LA FORME
La performance est discontinue. Elle est composée de quatre séquences qui n’ont en commun que la relation
triangulaire artiste / modèle / spectateur dans l’œuvre picturale.
Elle se présente donc comme une succession de séquences sans continuité de style, mais dessinant un
parcours dramaturgique qui raconte notamment une évolution de la place du spectateur et développe un
propos sur la question de la médiation culturelle.
Chaque séquence correspond à un moment précis du processus de création d’une œuvre, et s’intéresse soit
au rapport artiste-modèle, soit au rapport artiste-spectateur. Le mode de théâtralité (le «style») de chaque
séquence correspond à la question particulière qu’elle pose sur le phénomène de la représentation.
LA VISITE AU MUSÉE, UNE SCIENCE-FICTION SUR LA MEDIATION CULTURELLE
Entre les séquences, le spectateur suit le développement d’une fiction qui court sur toute la durée du
spectacle: un médiateur culturel, le meilleur de sa génération, déguisé en homme préhistorique, marche dans
un musée imaginaire sans fin à la recherche des réponses qui lui permettront d’écrire l’audio-guide ultime,
celui que le spectateur pourra écouter devant n’importe quelle œuvre d’art pour en comprendre le sens.

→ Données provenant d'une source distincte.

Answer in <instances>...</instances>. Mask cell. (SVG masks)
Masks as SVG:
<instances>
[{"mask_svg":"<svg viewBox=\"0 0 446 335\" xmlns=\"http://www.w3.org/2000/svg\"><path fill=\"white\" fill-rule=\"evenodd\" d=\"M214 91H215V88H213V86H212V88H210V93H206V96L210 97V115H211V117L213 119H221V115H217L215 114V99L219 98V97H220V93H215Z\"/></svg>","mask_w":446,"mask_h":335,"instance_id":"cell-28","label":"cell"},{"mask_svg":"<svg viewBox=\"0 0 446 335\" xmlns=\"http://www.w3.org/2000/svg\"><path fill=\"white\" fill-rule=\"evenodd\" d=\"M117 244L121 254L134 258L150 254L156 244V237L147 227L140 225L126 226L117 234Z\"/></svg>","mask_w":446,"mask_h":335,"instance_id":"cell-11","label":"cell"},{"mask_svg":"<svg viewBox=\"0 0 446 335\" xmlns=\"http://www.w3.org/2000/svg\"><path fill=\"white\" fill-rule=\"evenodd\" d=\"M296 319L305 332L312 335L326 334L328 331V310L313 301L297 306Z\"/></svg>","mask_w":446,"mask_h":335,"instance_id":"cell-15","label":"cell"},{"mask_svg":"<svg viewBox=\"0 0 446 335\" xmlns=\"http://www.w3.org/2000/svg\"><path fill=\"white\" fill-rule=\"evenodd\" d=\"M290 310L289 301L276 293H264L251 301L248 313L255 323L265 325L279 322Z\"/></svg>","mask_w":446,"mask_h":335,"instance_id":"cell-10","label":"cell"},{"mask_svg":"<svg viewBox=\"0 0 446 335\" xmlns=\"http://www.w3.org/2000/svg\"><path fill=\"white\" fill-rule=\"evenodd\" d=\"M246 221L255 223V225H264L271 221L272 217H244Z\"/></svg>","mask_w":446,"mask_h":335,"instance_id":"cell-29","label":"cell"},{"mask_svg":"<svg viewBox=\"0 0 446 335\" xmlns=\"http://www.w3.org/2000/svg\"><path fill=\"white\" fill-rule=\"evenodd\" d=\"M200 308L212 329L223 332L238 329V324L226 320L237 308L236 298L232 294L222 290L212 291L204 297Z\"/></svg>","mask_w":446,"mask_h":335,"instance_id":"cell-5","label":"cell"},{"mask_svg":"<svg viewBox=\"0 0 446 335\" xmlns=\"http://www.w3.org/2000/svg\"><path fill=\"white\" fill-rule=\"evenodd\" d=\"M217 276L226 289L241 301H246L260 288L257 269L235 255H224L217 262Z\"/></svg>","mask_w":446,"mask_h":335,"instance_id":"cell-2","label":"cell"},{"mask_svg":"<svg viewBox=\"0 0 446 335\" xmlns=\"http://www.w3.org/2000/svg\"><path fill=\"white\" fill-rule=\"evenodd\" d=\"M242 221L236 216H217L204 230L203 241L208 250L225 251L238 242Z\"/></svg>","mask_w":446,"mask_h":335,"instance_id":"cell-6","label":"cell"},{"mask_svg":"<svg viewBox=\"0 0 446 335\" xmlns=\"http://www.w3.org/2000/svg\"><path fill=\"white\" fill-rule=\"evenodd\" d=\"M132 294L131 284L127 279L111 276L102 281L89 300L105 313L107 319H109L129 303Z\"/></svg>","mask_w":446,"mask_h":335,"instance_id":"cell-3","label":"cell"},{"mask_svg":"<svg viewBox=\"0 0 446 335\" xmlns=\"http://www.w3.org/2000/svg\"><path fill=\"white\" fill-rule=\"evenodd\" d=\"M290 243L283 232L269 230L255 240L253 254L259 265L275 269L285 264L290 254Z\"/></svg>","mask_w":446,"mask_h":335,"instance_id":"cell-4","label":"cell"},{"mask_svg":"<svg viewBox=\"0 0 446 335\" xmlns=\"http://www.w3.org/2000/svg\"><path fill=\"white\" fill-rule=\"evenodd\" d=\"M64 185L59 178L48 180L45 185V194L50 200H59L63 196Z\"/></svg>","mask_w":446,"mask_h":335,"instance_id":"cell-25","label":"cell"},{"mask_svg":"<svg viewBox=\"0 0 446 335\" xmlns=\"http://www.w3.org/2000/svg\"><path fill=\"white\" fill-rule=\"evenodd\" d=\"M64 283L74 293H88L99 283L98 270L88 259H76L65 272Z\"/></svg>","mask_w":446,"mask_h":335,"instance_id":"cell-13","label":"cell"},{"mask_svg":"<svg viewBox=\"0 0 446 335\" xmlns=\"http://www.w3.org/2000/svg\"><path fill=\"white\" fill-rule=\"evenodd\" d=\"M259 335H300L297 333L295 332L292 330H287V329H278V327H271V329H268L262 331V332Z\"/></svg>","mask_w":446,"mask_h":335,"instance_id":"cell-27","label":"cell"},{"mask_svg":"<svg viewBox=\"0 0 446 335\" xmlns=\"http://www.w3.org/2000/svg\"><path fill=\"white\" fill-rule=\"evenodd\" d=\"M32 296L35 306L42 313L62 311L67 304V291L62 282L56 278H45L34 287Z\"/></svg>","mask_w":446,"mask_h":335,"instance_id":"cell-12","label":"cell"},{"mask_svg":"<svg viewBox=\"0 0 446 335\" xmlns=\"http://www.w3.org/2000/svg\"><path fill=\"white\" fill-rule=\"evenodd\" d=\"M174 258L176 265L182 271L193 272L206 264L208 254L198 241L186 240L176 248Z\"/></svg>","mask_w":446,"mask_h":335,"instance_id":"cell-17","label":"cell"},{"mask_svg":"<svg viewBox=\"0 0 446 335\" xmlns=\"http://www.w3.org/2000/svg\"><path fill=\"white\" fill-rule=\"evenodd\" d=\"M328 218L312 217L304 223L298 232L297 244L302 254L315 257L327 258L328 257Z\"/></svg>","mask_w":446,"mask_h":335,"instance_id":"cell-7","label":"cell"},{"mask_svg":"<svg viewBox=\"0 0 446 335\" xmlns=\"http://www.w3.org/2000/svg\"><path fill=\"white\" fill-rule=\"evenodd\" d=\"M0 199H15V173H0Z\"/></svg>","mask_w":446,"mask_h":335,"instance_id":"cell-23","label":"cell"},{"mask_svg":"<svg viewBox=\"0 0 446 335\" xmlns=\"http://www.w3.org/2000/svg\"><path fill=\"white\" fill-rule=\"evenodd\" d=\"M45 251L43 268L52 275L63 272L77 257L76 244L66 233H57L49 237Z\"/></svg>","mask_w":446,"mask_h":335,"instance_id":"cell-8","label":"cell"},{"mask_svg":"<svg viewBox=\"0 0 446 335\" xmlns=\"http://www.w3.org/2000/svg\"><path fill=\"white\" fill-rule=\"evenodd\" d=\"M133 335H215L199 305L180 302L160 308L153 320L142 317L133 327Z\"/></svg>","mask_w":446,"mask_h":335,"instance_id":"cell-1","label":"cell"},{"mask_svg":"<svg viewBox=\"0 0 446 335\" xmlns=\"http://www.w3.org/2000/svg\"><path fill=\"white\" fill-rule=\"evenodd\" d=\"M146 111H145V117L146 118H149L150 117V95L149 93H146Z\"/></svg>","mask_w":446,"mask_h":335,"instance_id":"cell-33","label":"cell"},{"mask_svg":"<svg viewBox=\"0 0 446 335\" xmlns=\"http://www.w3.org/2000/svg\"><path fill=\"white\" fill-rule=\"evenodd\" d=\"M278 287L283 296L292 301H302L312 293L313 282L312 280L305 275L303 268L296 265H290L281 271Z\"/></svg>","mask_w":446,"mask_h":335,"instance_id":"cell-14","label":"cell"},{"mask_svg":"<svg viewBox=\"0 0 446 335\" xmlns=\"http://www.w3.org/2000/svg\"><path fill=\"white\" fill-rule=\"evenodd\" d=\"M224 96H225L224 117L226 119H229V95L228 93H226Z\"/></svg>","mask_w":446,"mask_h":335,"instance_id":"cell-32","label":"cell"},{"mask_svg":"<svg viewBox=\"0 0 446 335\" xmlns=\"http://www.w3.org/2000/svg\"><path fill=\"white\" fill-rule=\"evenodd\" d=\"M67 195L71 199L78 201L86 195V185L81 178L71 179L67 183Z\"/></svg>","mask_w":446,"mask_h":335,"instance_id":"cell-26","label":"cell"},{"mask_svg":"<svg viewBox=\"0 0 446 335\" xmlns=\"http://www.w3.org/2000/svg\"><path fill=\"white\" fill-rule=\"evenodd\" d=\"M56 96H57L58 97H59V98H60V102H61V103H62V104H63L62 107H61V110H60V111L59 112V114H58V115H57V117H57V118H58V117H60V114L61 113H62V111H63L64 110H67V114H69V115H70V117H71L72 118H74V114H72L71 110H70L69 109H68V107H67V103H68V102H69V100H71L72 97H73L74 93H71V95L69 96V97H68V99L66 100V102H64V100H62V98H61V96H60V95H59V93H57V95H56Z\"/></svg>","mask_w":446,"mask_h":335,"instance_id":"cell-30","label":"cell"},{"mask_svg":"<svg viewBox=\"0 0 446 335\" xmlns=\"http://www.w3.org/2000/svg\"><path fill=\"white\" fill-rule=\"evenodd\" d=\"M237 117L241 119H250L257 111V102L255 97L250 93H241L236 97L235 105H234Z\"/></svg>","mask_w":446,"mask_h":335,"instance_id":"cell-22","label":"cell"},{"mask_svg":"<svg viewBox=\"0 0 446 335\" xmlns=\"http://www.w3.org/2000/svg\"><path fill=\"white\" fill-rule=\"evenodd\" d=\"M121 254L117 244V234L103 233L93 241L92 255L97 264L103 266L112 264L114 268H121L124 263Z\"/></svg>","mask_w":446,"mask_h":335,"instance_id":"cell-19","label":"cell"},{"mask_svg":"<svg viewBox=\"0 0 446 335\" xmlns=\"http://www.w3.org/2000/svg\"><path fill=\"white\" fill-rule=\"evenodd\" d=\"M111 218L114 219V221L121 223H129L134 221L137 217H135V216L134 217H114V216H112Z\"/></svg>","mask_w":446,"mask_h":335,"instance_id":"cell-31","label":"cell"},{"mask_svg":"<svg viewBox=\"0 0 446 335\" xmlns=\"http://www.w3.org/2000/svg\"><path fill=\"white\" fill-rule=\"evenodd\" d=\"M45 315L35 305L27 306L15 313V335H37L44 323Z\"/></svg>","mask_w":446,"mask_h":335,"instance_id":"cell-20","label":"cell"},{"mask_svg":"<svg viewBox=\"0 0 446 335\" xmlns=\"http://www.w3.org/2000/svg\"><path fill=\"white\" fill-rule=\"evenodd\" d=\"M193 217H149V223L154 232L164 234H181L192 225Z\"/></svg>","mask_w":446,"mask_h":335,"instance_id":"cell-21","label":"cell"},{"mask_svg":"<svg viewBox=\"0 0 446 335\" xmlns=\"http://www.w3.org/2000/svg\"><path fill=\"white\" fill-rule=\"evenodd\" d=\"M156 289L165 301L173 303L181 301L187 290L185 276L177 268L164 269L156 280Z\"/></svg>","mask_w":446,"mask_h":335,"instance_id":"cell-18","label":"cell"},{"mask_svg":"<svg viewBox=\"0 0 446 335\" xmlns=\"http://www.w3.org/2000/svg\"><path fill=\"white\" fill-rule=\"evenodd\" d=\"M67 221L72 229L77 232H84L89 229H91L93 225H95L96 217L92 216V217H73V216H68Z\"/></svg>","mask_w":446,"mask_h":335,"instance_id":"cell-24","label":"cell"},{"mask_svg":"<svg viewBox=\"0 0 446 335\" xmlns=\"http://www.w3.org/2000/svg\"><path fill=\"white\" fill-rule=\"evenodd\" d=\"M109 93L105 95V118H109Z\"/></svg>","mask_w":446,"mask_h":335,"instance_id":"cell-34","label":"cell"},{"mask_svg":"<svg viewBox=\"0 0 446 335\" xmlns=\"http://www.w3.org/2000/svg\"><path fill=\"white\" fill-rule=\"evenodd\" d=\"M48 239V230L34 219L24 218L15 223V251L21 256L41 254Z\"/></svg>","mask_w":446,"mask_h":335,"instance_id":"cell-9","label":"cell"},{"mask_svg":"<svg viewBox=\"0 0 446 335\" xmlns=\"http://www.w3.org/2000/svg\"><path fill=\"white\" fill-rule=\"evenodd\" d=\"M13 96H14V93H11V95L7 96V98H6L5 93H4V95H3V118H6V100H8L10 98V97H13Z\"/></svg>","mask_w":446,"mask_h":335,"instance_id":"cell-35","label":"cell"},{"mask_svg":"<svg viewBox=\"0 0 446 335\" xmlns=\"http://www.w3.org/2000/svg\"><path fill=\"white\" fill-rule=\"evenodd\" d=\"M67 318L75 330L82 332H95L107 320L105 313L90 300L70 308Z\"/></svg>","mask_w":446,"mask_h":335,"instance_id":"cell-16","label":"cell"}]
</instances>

Cette fiction enchâssant raconte une quête presque mystique, celle de l’essence de l’art, mise en parallèle avec
la quête du Graal (autre thème récurrent du spectacle). Elle permet aussi de poser la question transversale qui
sous-tend l’ensemble des séquences : pourquoi représenter une chose plutôt qu’une autre ? Tout peut-il être
représenté ?
EN FINIR AVEC UN CERTAIN CLOISONNEMENT DES DISCIPLINES
Même s’ils sont de nature différente, il n’y a pas de vraie raison de faire de la frontière entre «performance d’art
contemporain» et «théâtre contemporain» un obstacle infranchissable.
Dans les milieux artistiques d’aujourd’hui, la scène a une place à part. La performance et la danse restent au
contact de l’art contemporain, mais le théâtre a ses réseaux qui ne communiquent pas avec ceux des musées.
Pourtant bon nombre de ceux qui, actuellement, entendent inventer des formes théâtrales ont des rapports au
texte et à sa plasticité qui sont plus proches de l’histoire des arts picturaux que de celle des arts de la scène
auxquels le cloisonnement des milieux les rattache. Notre compagnie cherche sa place en ce moment, et pour
nous, si on ignore les usages et qu’on regarde le fond des préoccupations des différents acteurs de la culture, il
est évident de solliciter l’accompagnement des lieux d’art. Notre approche du discours, basée sur une
recherche entamée en 2004 sur le «texte pauvre», trouve davantage d’échos dans les pratiques liées à l’art
contemporain que dans ce qu’on attend habituellement du théâtre au sens classique du terme, auquel nous
sommes pourtant invariablement apparentés et comparés — et ce en dépit des efforts entrepris par les
artisans de la théâtralité postmoderne au XXe siècle, des symbolistes à Bob Wilson en passant par le Bauhaus
et Tadeusz Kantor.
Nous réclamons, par gourmandise autant que par nécessité, un accès au public des centres d’art, et à cette
position particulière du spectateur que ces lieux permettent. Nous pensons en outre que ce décloisonnement
est propre à profiter à tous — théâtre, musée, acteur, spectateur, tableau, spectacle.